YOUR INSTRUCTIONS. The lines below that include "lassen" are to be found and copied.

PROVIDED RECORDS.
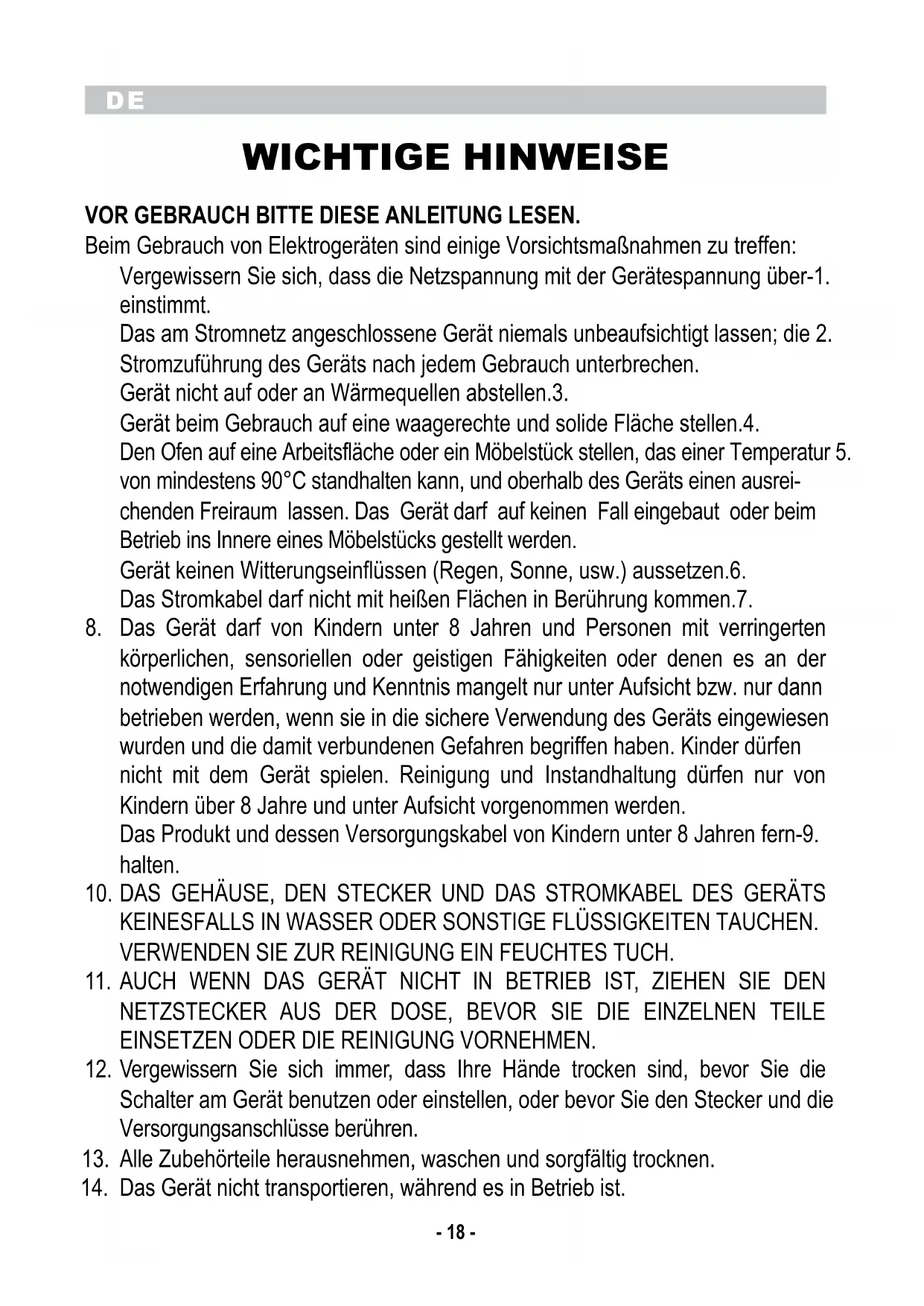 DE

WICHTIGE HINWEISE

VOR GEBRAUCH BITTE DIESE ANLEITUNG LESEN.

Beim Gebrauch von Elektrogeräten sind einige Vorsichtsmaßnahmen zu treffen:

Vergewissern Sie sich, dass die Netzspannung mit der Gerätespannung über-1. einstimmt.

Das am Stromnetz angeschlossene Gerät niemals unbeaufsichtigt lassen; die 2. Stromzuführung des Geräts nach jedem Gebrauch unterbrechen.

Gerät nicht auf oder an Wärmequellen abstellen.3.

Gerät beim Gebrauch auf eine waagerechte und solide Fläche stellen.4.

Den Ofen auf eine Arbeitsfläche oder ein Möbelstück stellen, das einer Temperatur 5. von mindestens 90°C standhalten kann, und oberhalb des Geräts einen ausreichenden Freiraum lassen. Das Gerät darf auf keinen Fall eingebaut oder beim Betrieb ins Innere eines Möbelstücks gestellt werden.

Gerät keinen Witterungseinflüssen (Regen, Sonne, usw.) aussetzen.6.

Das Stromkabel darf nicht mit heißen Flächen in Berührung kommen.7.

8. Das Gerät darf von Kindern unter 8 Jahren und Personen mit verringerten körperlichen, sensoriellen oder geistigen Fähigkeiten oder denen es an der notwendigen Erfahrung und Kenntnis mangelt nur unter Aufsicht bzw. nur dann betrieben werden, wenn sie in die sichere Verwendung des Geräts eingewiesen wurden und die damit verbundenen Gefahren begriffen haben. Kinder dürfen nicht mit dem Gerät spielen. Reinigung und Instandhaltung dürfen nur von Kindern über 8 Jahre und unter Aufsicht vorgenommen werden.

Das Produkt und dessen Versorgungskabel von Kindern unter 8 Jahren fern-9. halten.

10. DAS GEHÄUSE, DEN STECKER UND DAS STROMKABEL DES GERÄTS KEINESFALLS IN WASSER ODER SONSTIGE FLÜSSIGKEITEN TAUCHEN. VERWENDEN SIE ZUR REINIGUNG EIN FEUCHTES TUCH.

11. AUCH WENN DAS GERÄT NICHT IN BETRIEB IST, ZIEHEN SIE DEN NETZSTECKER AUS DER DOSE, BEVOR SIE DIE EINZELNEN TEILE EINSETZEN ODER DIE REINIGUNG VORNEHMEN.

12. Vergewissern Sie sich immer, dass Ihre Hände trocken sind, bevor Sie die Schalter am Gerät benutzen oder einstellen, oder bevor Sie den Stecker und die Versorgungsanschlüsse berühren.

13. Alle Zubehörteile herausnehmen, waschen und sorgfältig trocknen.

14. Das Gerät nicht transportieren, während es in Betrieb ist.

- 18 -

OUTPUT FOR THIS TASK.
Das am Stromnetz angeschlossene Gerät niemals unbeaufsichtigt lassen; die 2. Stromzuführung des Geräts nach jedem Gebrauch unterbrechen.
Den Ofen auf eine Arbeitsfläche oder ein Möbelstück stellen, das einer Temperatur 5. von mindestens 90°C standhalten kann, und oberhalb des Geräts einen ausreichenden Freiraum lassen. Das Gerät darf auf keinen Fall eingebaut oder beim Betrieb ins Innere eines Möbelstücks gestellt werden.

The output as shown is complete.